For each model: install deps, load, benchmark across all machines/configs,
save per-model CSV, unload. Cached results are loaded on resume.

**Config:** 4 context lengths x 3 horizons x 2 covariate modes x 4 machines = 96 combos/model,
each averaged over 25 random windows. On Colab T4, expect ~60-90 min per model.

In [None]:
# Set FORCE_RERUN to re-benchmark models that already have cached CSVs.
# Useful after fixing model wrappers. Set to a list of model names or True for all.
FORCE_RERUN = False  # e.g., ["granite-ttm", "timesfm-2.5"] or True

completed = {}  # model_name -> DataFrame
skipped = []

for cfg in MODEL_CONFIGS:
    model_name = cfg["name"]
    print(f"\n{'='*60}")
    print(f" {model_name}  [Group {cfg['group']}]  device={device}")
    print(f"{'='*60}")

    # Resume: load cached results if available (unless forced)

DATA:
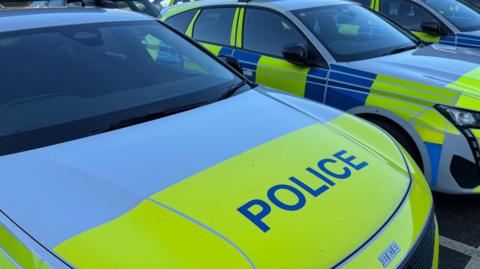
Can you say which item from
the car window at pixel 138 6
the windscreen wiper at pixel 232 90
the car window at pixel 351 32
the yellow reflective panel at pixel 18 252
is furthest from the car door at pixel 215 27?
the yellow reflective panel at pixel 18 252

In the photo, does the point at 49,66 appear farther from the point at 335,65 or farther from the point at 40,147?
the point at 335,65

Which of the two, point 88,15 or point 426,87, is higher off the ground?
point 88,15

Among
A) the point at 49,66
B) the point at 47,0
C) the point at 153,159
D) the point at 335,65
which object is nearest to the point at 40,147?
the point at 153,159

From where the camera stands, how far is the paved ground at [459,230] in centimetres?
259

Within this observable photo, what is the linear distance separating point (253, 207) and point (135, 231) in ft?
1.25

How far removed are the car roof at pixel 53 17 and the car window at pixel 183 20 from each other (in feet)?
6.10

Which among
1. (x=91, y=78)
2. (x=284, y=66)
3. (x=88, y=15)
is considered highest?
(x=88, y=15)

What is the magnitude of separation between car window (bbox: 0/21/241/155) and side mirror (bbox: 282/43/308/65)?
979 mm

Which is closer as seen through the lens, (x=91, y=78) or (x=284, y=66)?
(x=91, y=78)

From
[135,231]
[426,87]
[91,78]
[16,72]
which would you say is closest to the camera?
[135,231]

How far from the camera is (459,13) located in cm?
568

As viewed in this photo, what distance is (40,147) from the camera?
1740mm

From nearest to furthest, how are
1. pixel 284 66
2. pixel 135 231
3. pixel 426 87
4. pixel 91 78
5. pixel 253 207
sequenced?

--

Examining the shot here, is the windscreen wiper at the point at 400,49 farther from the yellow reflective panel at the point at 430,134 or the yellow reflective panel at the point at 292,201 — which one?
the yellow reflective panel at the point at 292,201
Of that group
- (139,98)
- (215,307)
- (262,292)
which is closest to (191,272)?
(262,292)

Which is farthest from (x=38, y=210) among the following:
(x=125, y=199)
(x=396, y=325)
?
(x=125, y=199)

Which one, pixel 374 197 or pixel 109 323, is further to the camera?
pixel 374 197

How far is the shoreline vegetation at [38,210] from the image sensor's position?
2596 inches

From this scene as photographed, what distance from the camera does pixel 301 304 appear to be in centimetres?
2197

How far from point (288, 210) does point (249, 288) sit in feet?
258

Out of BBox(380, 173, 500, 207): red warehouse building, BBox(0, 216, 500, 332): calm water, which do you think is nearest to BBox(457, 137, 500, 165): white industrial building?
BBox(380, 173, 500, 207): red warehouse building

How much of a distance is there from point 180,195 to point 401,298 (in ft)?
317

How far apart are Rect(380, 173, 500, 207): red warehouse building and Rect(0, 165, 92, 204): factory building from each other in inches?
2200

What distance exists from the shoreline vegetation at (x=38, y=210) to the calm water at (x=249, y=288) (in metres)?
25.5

TO DO:
A - Reproduce a passage from the model benchmarking excerpt, beginning at the words "# Useful after" and stopping after the words "available (unless forced)".
B - According to the model benchmarking excerpt, how long should a single model take on a Colab T4?
C - Go on with the model benchmarking excerpt, starting right after its final line.

ANSWERS TO EACH TASK:
A -
# Useful after fixing model wrappers. Set to a list of model names or True for all.
FORCE_RERUN = False  # e.g., ["granite-ttm", "timesfm-2.5"] or True

completed = {}  # model_name -> DataFrame
skipped = []

for cfg in MODEL_CONFIGS:
    model_name = cfg["name"]
    print(f"\n{'='*60}")
    print(f" {model_name}  [Group {cfg['group']}]  device={device}")
    print(f"{'='*60}")

    # Resume: load cached results if available (unless forced)

B - About 60 to 90 minutes per model.

C -
    force = FORCE_RERUN is True or (
        isinstance(FORCE_RERUN, list) and model_name in FORCE_RERUN
    )
    if not force:
        cached = load_model_results(results_dir, model_name, device)
        if cached is not None:
            print(f"  [CACHED] {len(cached)} rows from previous run ({device})")
            completed[model_name] = cached
            continue

    # Install dependencies
    if not install_model_deps(cfg):
        skipped.append(model_name)
        continue

    # Benchmark
    model = None
    try:
        clear_gpu_memory()
        model = get_model(model_name)
        model.load(device=device)
        print(f"  Loaded on {device}, ~{model.memory_footprint_mb():.0f} MB")

        run_results = run_benchmark(model, datasets, config, progress=True)
        model_df = results_to_dataframe(run_results)

        save_model_results(results_dir, model_name, device, model_df)
        completed[model_name] = model_df
        print(f"  Done: {len(run_results)} configs, mean MAE = {model_df['mae'].mean():.4f}")

    except Exception as e:
        print(f"  [FAIL] {e}")
        import traceback
        traceback.print_exc()
        skipped.append(model_name)

    finally:
        del model
        clear_gpu_memory()

# --- Summary ---
print(f"\n{'='*60}")
print(f"  Device:    {device}")
print(f"  Completed: {list(completed.keys())}")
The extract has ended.